Qué hacer: ¿Puedes anotar, palabra por palabra, el pasaje del texto sobre Juan Rosén que va desde "Por lo general, este" hasta "el gran público.", ambos incluidos?

Fragmento para leer:
::::::::

Esta tierra es muy complicada. Málaga. La del peine. Y la del sol. La cosmopolita. Y la cateta. La de los brazos abiertos. Y la de la espalda como tarjeta de visita. Y es esta Málaga la que aparece cada cierto tiempo con la cara sonrosada por estar preñada de ingenio, arte y sabiduría para regalarnos a personajes brillantes.
Por lo general, este perfil de personas suele pasar desapercibido para la mayoría de los presentes. No es tierra de homenajes ni reconocimientos a sus ilustres. No es lugar de gloria ni alabanza a quienes destacan salvo que salgas, mucho, en la tele o hagas películas. Si no cumples ninguno de esos requisitos, aquí no tendrás espacio entre el gran público.
Pero por suerte sí que lo tendrás entre los “malagueños especiales”. Ese grupúsculo oculto que adora y rinde pleitesía a todos aquellos que rompen la cáscara del huevo que nos atonta en la capital del sur de Europa. Y ahí está él. Del que hoy escribo y que en pocas horas cumplirá años. Un número redondo. Y por el que todos debemos estar contentos en Málaga. Por convivir con él. Por ser del mismo sitio que él. Y por hacer de esta ciudad un lugar más especial, genuino e interesante. Se llama Juan Rosendo. Y le llaman Juan Rosén. Bordador de Málaga.
Hablar de Juan Rosén en Semana Santa o Cuaresma es engañar a la mente para encasillar en un testero a alguien que abarca toda una casa. Y por eso lo hago ahora. A toro pasado y con el aniversario en puertas.
Rosén es una institución andante. Un profesional serio, cabal y capaz, que tiene como vida lo que bien pudiera ser el guión de una película de las interesantes. Un nueve de abril venía al mundo y comenzaba sus andanzas en la collación de los Santos Mártires. La parroquia de su vida a la que después él mismo dio vida. Persona especial desde chico. Con la sensibilidad hasta en el gesto y con no mucha fortuna en los devenires familiares. Pero con arte. Con el pellizco que alterna lo gracioso con lo puro. Con el empaque de quien se sabe seguro de lo que hace pero con la capacidad de esfuerzo y humildad para no morir de éxito.
Bailaor de Málaga. Con las palmas y los tacones dejados en los tablaos de la costa del sol. Y bailando con los mejores. Y actuando con las más brillantes. Pero con un futuro poco cierto hasta se cruza en el camino una vereda nueva en el arte. En su arte: El bordado en oro fino.
Y es que, por aquellas épocas, en esta tierra bendita del sur no había quien bordara. Eran únicamente las monjas -algunas-, las que servían a Dios con acerico y dedal pero no existía en la ciudad ningún profesional que trabajara de manera seria, formal y recta estas artes tan valiosas. Y ahí llegó Juan. Con lo puesto académicamente a aprender. Y llamó a una de las mejores puertas de su vida. La del Convento de San Carlos en el Perchel. La puerta que le abrió una de sus madres. Una Filipense. Sor Patrocinio. Y fue esta buena mujer la que comenzó a enseñar a Rosén la maestría de quien adora la tela que engulle el oro. Y fue ella quien comenzó a tejer la vida de Juan sin saberlo. Pues es ahí donde comienza a labrar su futuro alguien que a día de hoy es historia viva de Andalucía.

::::::::

Datos:
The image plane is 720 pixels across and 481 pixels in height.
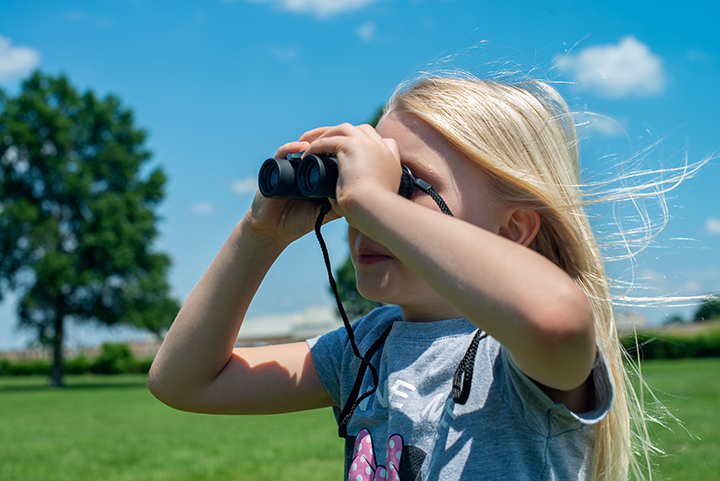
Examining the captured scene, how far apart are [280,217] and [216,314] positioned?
0.35 metres

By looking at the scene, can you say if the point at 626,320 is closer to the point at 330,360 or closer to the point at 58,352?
the point at 330,360

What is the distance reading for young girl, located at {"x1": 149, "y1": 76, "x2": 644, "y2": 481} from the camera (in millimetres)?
1077

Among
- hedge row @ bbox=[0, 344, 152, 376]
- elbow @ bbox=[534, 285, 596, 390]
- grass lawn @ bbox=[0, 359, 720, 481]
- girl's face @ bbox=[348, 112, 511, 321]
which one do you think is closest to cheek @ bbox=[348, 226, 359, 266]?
girl's face @ bbox=[348, 112, 511, 321]

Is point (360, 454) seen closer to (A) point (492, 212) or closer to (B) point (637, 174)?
A: (A) point (492, 212)

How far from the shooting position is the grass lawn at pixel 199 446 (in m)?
6.52

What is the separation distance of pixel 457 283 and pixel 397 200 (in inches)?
8.3

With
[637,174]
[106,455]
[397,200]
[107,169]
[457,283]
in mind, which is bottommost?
[106,455]

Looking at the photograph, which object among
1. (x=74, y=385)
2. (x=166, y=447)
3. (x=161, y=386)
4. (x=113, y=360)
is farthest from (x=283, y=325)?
(x=161, y=386)

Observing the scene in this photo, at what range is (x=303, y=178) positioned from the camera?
1.47m

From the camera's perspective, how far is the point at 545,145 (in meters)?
1.66

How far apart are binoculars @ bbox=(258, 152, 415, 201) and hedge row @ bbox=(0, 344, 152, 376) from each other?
40301mm

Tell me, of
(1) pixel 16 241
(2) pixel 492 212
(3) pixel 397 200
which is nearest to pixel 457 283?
(3) pixel 397 200

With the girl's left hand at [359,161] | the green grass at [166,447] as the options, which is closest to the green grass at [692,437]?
the girl's left hand at [359,161]

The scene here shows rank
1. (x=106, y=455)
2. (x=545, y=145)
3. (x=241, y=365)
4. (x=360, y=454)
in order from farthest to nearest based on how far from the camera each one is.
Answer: (x=106, y=455) < (x=241, y=365) < (x=545, y=145) < (x=360, y=454)
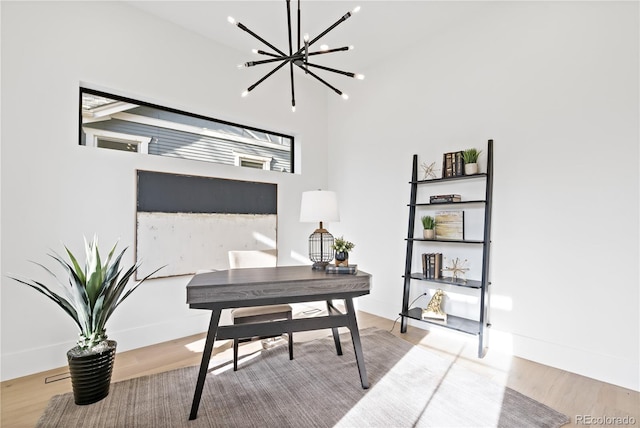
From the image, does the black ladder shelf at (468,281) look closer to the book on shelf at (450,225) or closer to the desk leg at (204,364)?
the book on shelf at (450,225)

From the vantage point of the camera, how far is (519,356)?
260 cm

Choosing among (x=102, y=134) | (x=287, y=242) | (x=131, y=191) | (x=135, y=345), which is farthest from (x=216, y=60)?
(x=135, y=345)

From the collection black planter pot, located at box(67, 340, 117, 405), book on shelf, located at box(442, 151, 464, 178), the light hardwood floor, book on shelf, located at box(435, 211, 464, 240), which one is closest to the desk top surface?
black planter pot, located at box(67, 340, 117, 405)

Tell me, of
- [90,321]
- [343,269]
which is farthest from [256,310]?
[90,321]

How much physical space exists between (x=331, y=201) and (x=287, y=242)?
186 cm

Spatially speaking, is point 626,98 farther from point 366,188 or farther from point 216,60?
point 216,60

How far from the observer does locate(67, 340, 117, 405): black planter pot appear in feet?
6.14

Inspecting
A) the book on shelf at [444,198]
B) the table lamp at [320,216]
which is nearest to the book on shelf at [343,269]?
the table lamp at [320,216]

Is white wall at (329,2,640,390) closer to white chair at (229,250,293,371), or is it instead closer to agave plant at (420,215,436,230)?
agave plant at (420,215,436,230)

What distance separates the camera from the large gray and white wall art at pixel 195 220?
9.62 ft

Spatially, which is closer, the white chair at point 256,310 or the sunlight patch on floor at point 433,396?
the sunlight patch on floor at point 433,396

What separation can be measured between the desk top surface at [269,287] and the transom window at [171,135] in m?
1.72

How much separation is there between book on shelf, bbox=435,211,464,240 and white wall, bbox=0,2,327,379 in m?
2.34

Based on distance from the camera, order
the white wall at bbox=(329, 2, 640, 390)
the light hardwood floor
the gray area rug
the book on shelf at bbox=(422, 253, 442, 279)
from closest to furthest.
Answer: the gray area rug, the light hardwood floor, the white wall at bbox=(329, 2, 640, 390), the book on shelf at bbox=(422, 253, 442, 279)
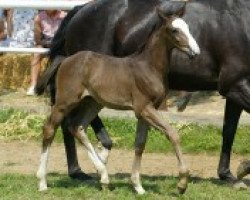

::::::::

Respuesta escrita:
Por lo general, este perfil de personas suele pasar desapercibido para la mayoría de los presentes. No es tierra de homenajes ni reconocimientos a sus ilustres. No es lugar de gloria ni alabanza a quienes destacan salvo que salgas, mucho, en la tele o hagas películas. Si no cumples ninguno de esos requisitos, aquí no tendrás espacio entre el gran público.